TOML questions - validation loss and DoRA
1. Validation Dataset Setup (sd3 Branch Method):
- To set up a single folder of validation images with the https://github.com/kohya-ss/sd-scripts/pull/1864 updates, is configuring a
[[datasets]]block withvalidation_split = 1.0the correct approach? (I saw mentions of an olderis_validation = trueflag elsewhere, so wanted to confirm the intended method for this branch/feature). - Should the validation dataset use the same
batch_sizeas the main training dataset? - I'm using the sd3 branch because of the validation loss, does it still work fine to train SDXL?
- Do captions have any effect or purpose for images within the validation dataset block when calculating validation loss?
Here's my current dataset.toml structure:
# --- Training Dataset Definition ---
[[datasets]]
batch_size = 4
resolution = [1024, 1024]
enable_bucket = true
min_bucket_reso = 512
max_bucket_reso = 2048
bucket_reso_steps = 64
bucket_no_upscale = true
[[datasets.subsets]]
image_dir = "path"
caption_extension = ".txt"
num_repeats = 10
shuffle_caption = true
keep_tokens = 1
flip_aug = true
random_crop = false
# --- Validation Dataset Definition ---
[[datasets]]
validation_split = 1.0
batch_size = 4
resolution = [1024, 1024]
enable_bucket = true
min_bucket_reso = 512
max_bucket_reso = 2048
bucket_reso_steps = 64
bucket_no_upscale = true
[[datasets.subsets]]
image_dir = "val_path"
caption_extension = ".txt"
2. Correct DoRA Implementation:
- I've seen examples using LyCORIS (
network_module="lycoris.kohya", network_args=["algo=dora", ...]) but encountered aKeyError: 'dora'when trying that approach after installinglycoris-lora. - Is using the standard LoRA module with the
use_dora=Trueargument, like below, the correct and currently intended way to enable DoRA within thesd3branch?
# From config.toml
network_module = "networks.lora"
network_args = ["use_dora=True"]
# (other network_dim, network_alpha settings...)
Thanks for any clarification!
-
validation_split of 1.0 on separate dataset may work from what I was theorizing but i haven't tried it. Please let me know if it works as you expect.
-
Validation does not currently use batch size at all, so all a batch of 1. This could be improved by doing individual images of timesteps in a maximum amount of batch size to improve performance.
-
validation loss works across all network trainings (ones that use train_network.py or *_train_network.py scripts)
-
Validation loss works identically to regular training, except it isn't learning from those images. So captions work like training images, and should be accurate as you'd expect from training images.
-
DORA isn't supported in the networks from this library but should work with LyCORIS, and validation should work with DoRA. Would ask that on LyCORIS if you have a specific question but I think the docs you want are https://github.com/KohakuBlueleaf/LyCORIS/blob/main/docs/Network-Args.md#weight-decompose. So
network_args = ["dora_wd=True"]andnetwork_module = "lycoris.kohya"
Hi,
Validation appears to work with validation_split 1.0 for a folder, at least it's mentioned in the log that it got all the validation files, and has validation steps. I just wanted to make sure because the graph has been rather flat despite changing many things in the run, but this may just be a problem with this specific dataset.
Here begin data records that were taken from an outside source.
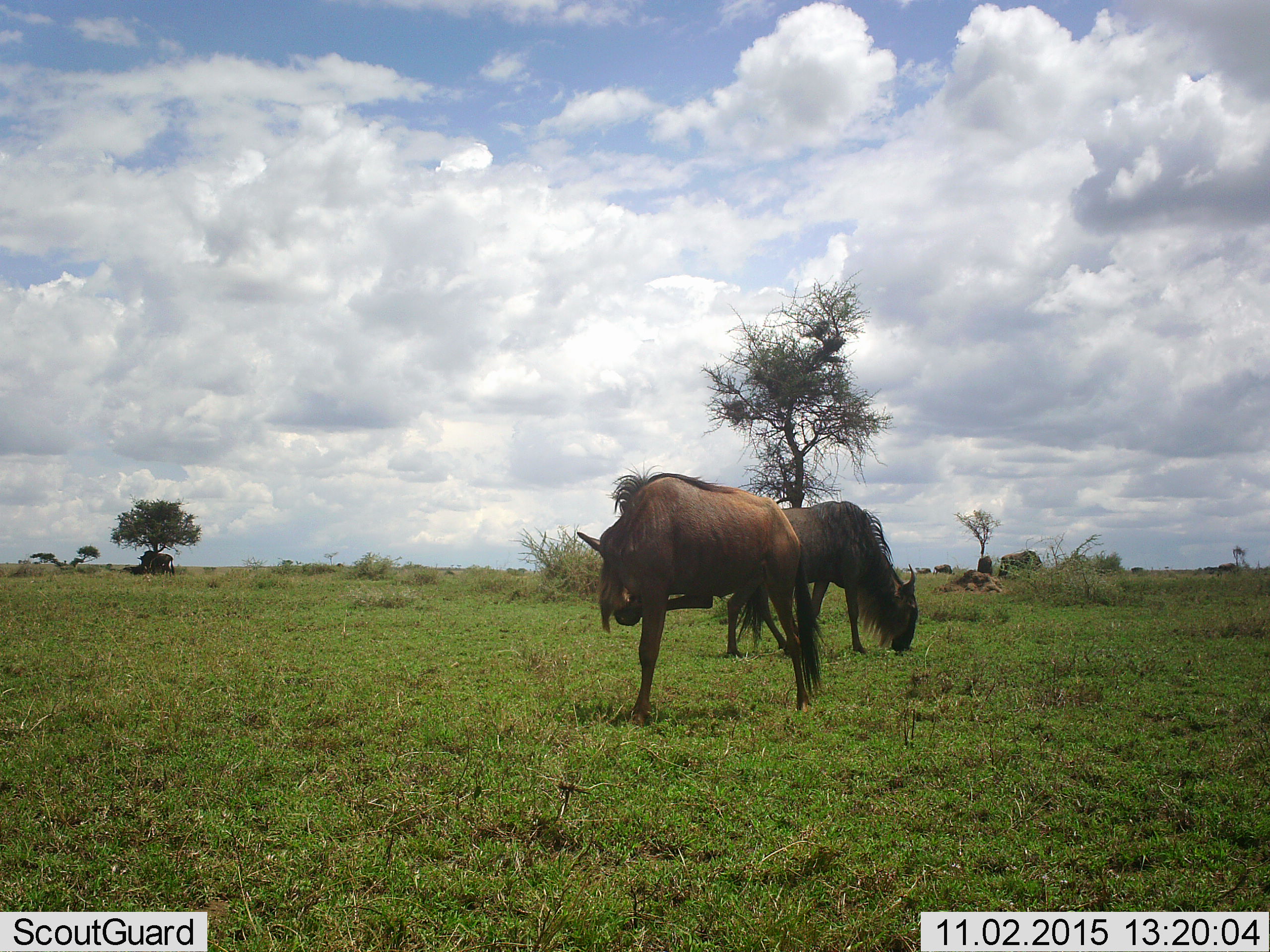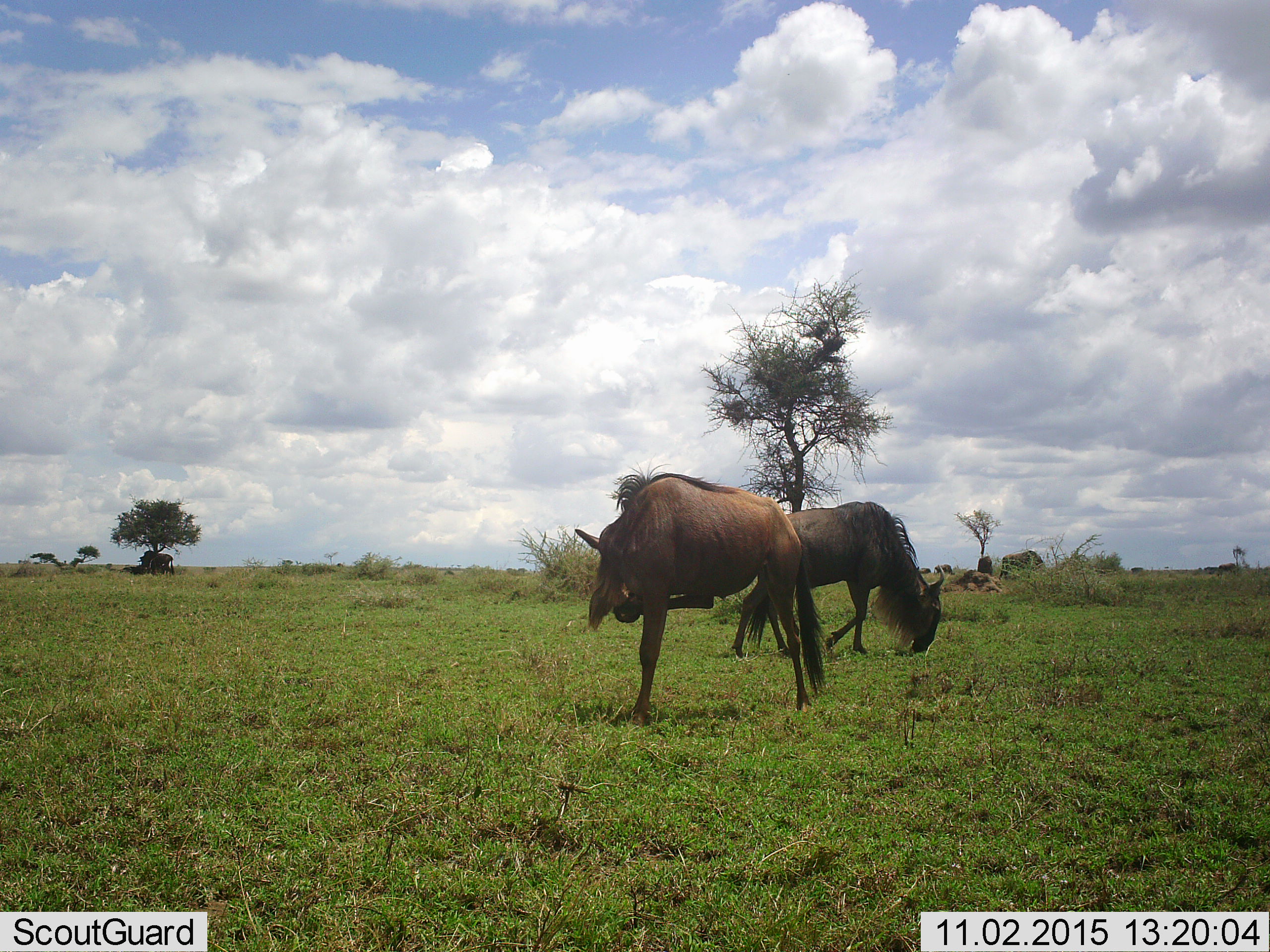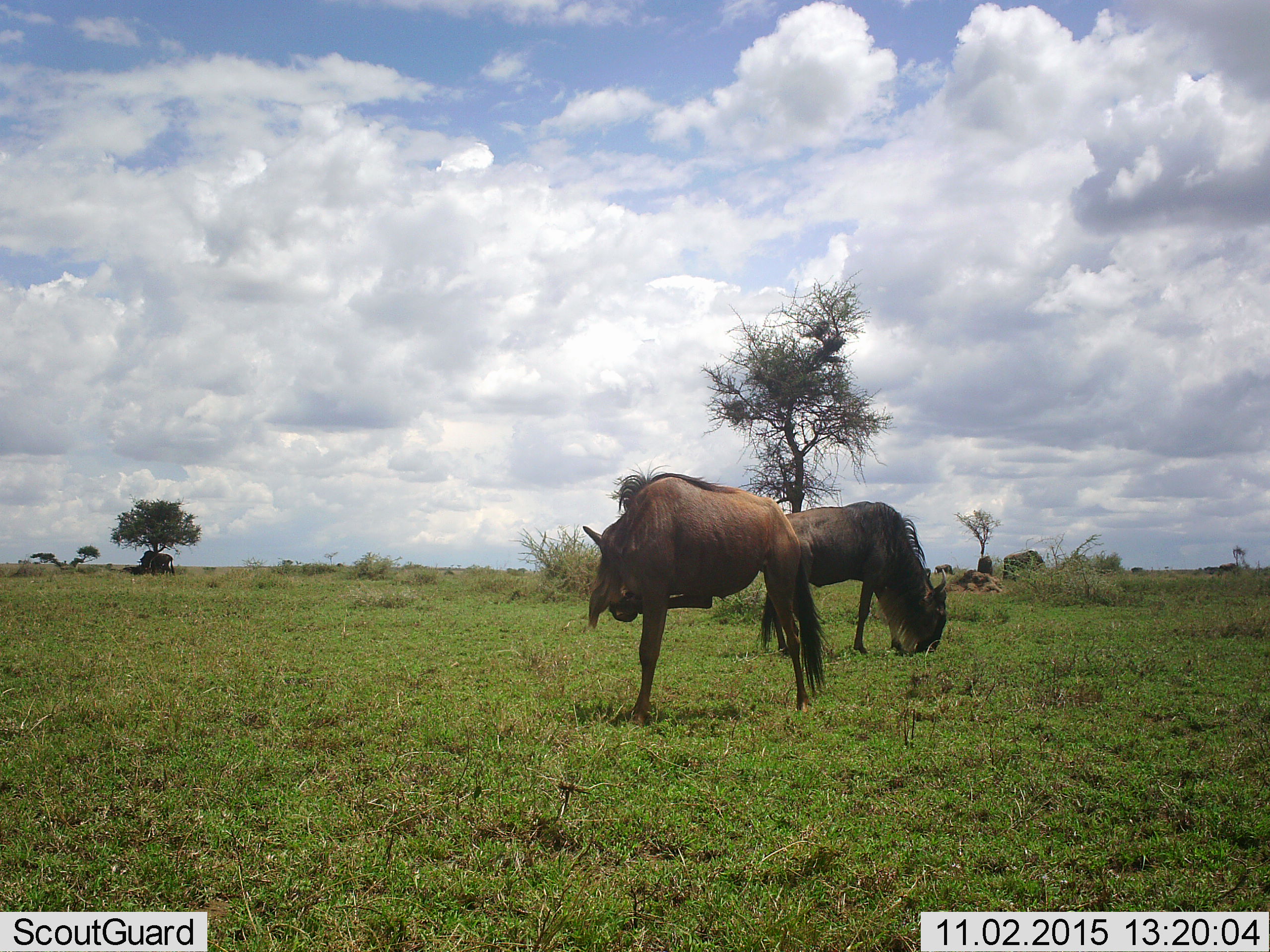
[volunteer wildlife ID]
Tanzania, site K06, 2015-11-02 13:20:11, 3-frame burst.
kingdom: Animalia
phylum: Chordata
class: Mammalia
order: Artiodactyla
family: Bovidae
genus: Connochaetes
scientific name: Connochaetes taurinus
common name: blue wildebeest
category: wildebeest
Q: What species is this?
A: Wildebeest (blue wildebeest) (Connochaetes taurinus).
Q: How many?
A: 5.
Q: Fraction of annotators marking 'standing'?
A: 57%.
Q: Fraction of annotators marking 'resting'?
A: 29%.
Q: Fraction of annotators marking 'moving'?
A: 29%.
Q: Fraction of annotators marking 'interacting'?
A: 0%.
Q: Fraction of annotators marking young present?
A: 14%.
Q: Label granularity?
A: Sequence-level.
Thank you for the other clarifications too.
Yeah could be that the learning isn't having enough impact of the validation to cause a big difference? Also having the validation not move as much might be ideal in that it's not adjusting the outside the training dataset too much. When it's rising there might be something where it's moving away from the validation dataset though. But as you mention, the numbers are relatively small in this example. I think having the validation dataset be a diverse dataset but maybe closer related to your training dataset might show more movement but the goals might be different. That's maybe why it might be important to use validation split of your training dataset so it includes images of your training and see if it generalizes to the 2 separate cases. Maybe it'd be important to separately log the different validation datasets so more distinction could be made across different validation datasets.